Most of my students cannot think well. Most of them are capable of learning how to think. My task is to awaken the sleeping giant.

The Internet has ruined them. Yale University professor David Gelerntner says "the internet gives us the news and assists our research, but it is mostly used for low purposes, a glorified fidget spinner, trolling device..."

My philosophy courses are as much about critical thinking as they are about content. This will be demonstrated on day 1 of my MCCC philosophy of religion class, as I present Anselm's Ontological Argument for God's Existence.
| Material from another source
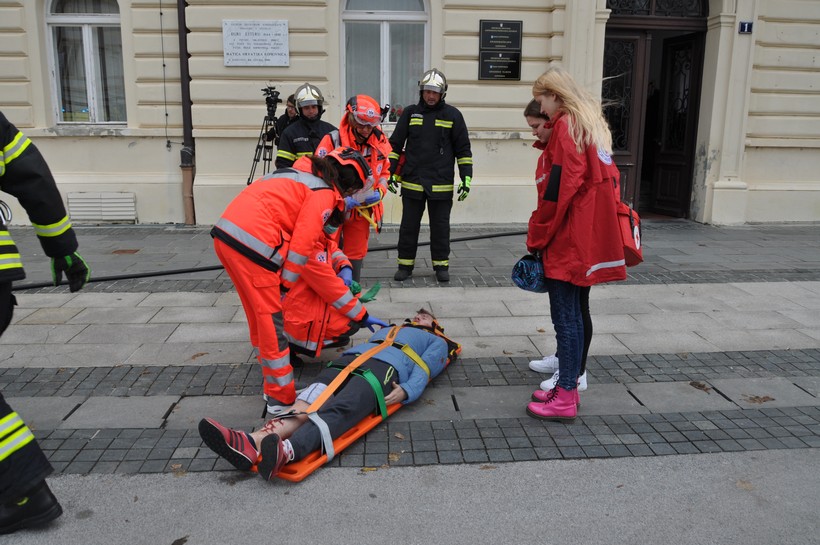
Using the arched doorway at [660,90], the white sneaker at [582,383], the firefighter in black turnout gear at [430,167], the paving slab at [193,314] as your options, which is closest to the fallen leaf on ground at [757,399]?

1. I have an idea of a being a greater than which cannot be conceived.
2. Therefore, God exists.

I may add the modal version of this argument (from modal logic).

1. It is possible that a necessarily existing being exists.
2. Therefore, God exists.

We will begin the class by spending up to three days on this argument. I want them to experience the intuitive "Aha!" like Oxford philosopher Bertrand Russell had. Russell reports this moment of illumination:

"I remember the precise moment, one day in 1894, as I was walking along Trinity Lane, when I saw in a flash (or thought I saw) that the ontological argument in valid. I had gone out to buy a tin of tobacco; on my way back, I suddenly threw it up in the air, and exclaimed as I caught it: “Great Scott, the ontological argument is sound*.”"  

When this happens in my students, they have been awakened from their Internet coma. They have begun to think.

 *
A "sound" argument, in logic, is one which is formally valid, with true premises.